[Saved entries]
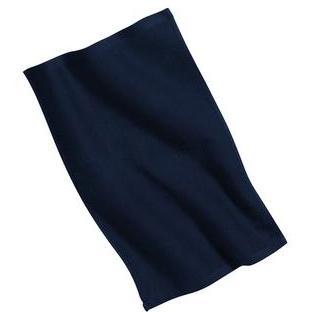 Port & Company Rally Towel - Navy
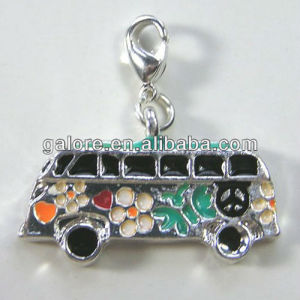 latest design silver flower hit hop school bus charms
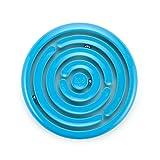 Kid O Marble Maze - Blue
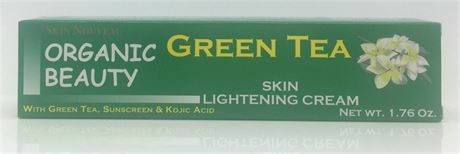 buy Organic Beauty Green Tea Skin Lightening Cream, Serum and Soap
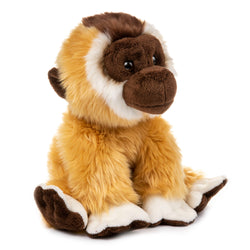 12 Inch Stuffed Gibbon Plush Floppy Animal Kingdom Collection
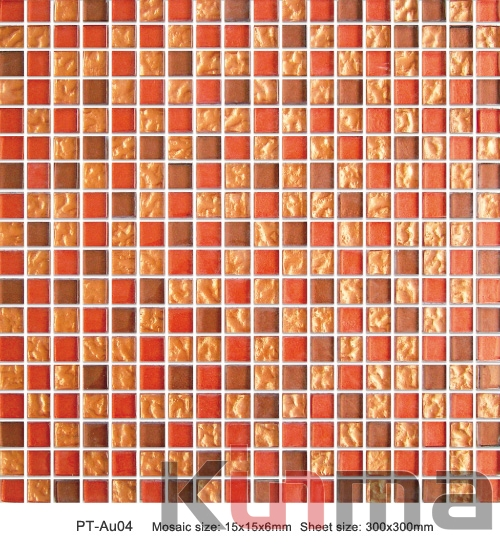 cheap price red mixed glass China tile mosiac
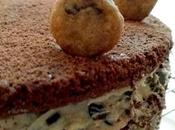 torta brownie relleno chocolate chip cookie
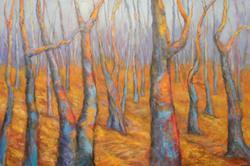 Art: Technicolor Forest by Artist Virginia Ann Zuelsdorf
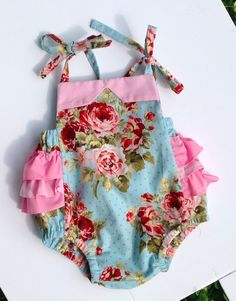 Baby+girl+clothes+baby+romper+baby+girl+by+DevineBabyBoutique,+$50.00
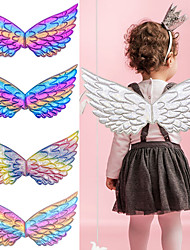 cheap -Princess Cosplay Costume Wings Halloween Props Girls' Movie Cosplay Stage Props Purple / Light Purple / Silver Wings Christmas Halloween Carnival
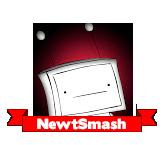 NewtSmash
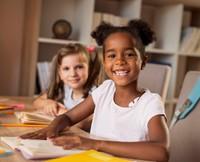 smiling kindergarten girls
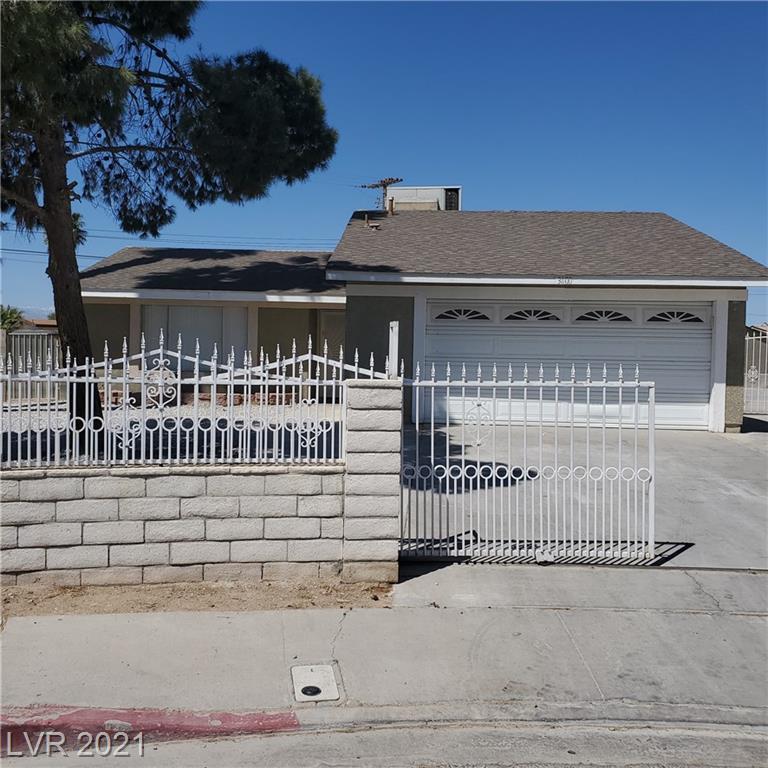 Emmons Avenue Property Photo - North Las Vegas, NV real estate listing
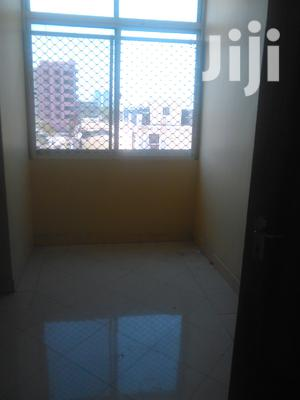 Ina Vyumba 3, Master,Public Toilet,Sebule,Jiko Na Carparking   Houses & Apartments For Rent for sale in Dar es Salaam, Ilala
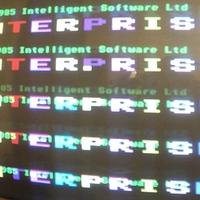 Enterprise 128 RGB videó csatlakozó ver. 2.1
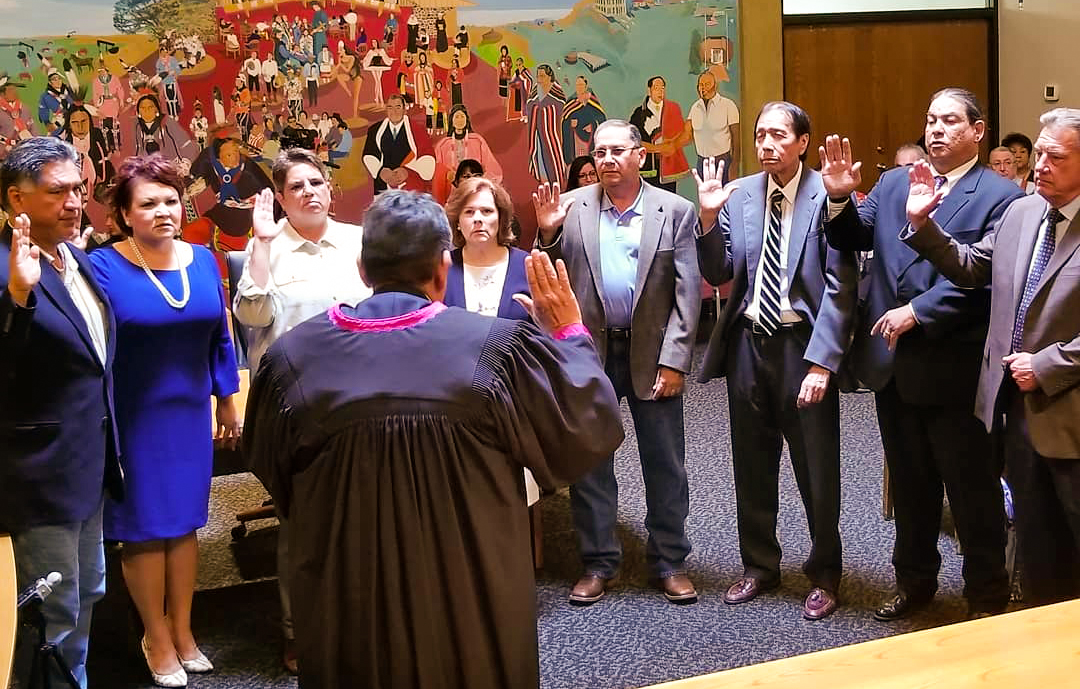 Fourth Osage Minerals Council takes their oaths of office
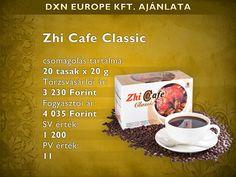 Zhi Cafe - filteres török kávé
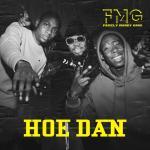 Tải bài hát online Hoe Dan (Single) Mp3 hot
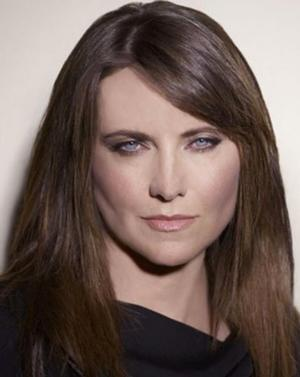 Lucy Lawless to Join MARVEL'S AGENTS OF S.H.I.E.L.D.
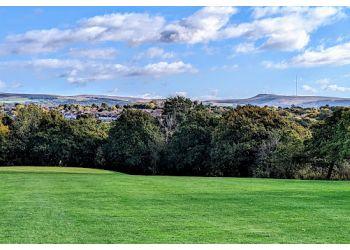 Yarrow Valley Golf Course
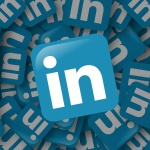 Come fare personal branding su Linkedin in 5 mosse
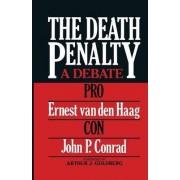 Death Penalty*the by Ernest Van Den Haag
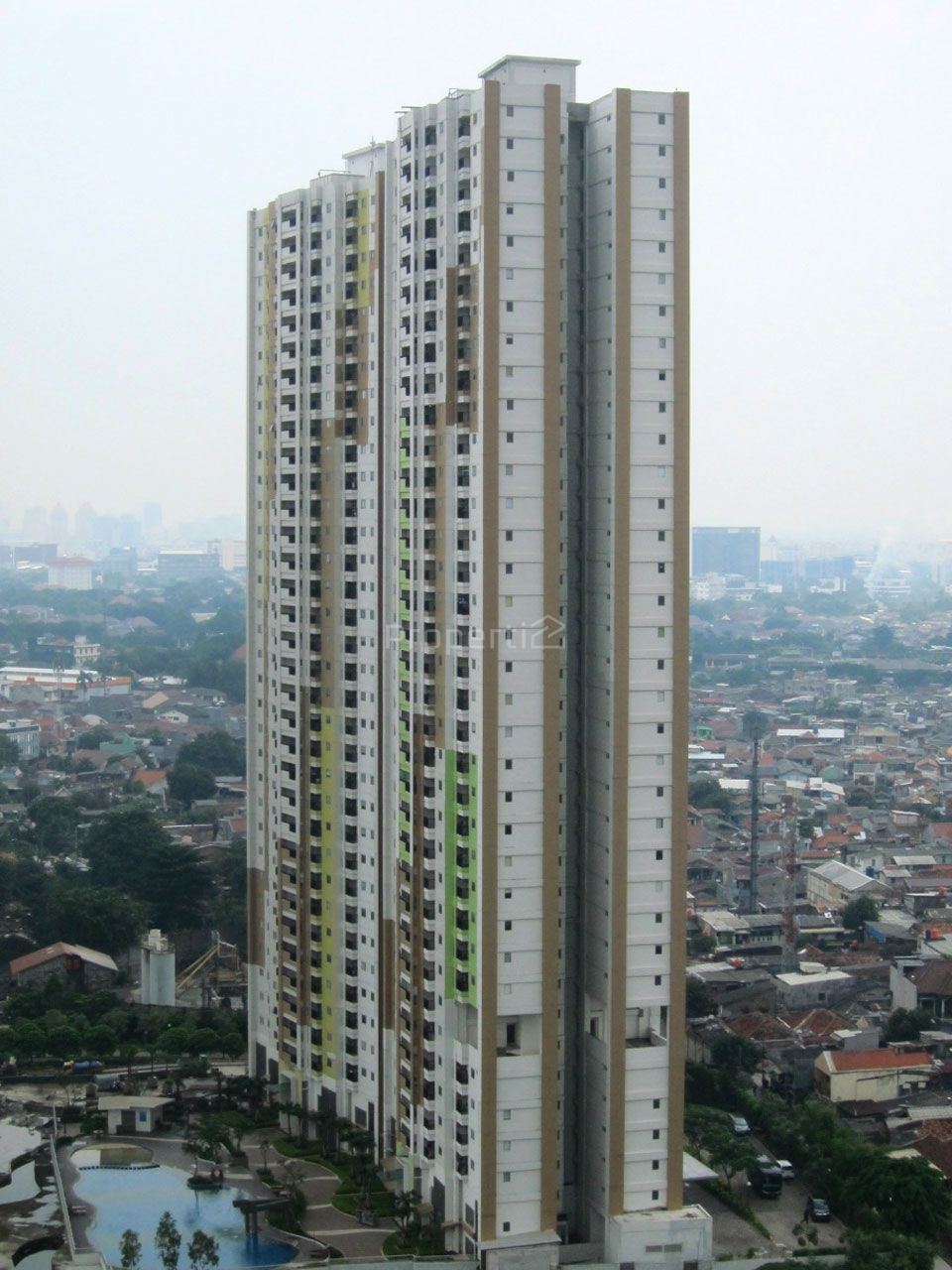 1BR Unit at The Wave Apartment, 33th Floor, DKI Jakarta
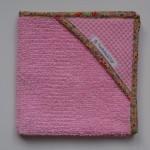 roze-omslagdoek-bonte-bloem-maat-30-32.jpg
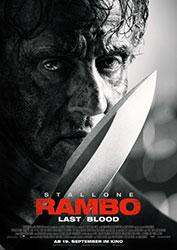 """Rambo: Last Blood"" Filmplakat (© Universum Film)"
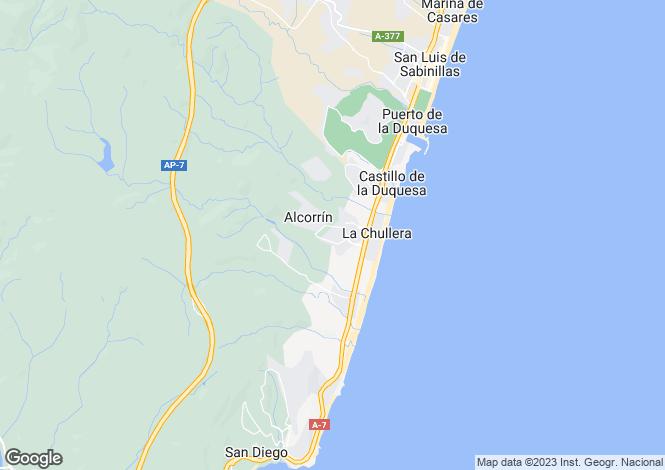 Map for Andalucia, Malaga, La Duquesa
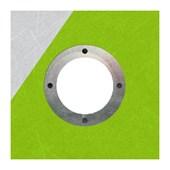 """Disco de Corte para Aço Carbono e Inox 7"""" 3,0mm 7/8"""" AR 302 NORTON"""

EXERCISE GOAL: Omit the pictures and retype exactly the lines from the one containing "Come fare personal" through the end of the entries above.

TASK RESULT:
 Come fare personal branding su Linkedin in 5 mosse
 Death Penalty*the by Ernest Van Den Haag
 1BR Unit at The Wave Apartment, 33th Floor, DKI Jakarta
 roze-omslagdoek-bonte-bloem-maat-30-32.jpg
 """Rambo: Last Blood"" Filmplakat (© Universum Film)"
 Map for Andalucia, Malaga, La Duquesa
 """Disco de Corte para Aço Carbono e Inox 7"""" 3,0mm 7/8"""" AR 302 NORTON"""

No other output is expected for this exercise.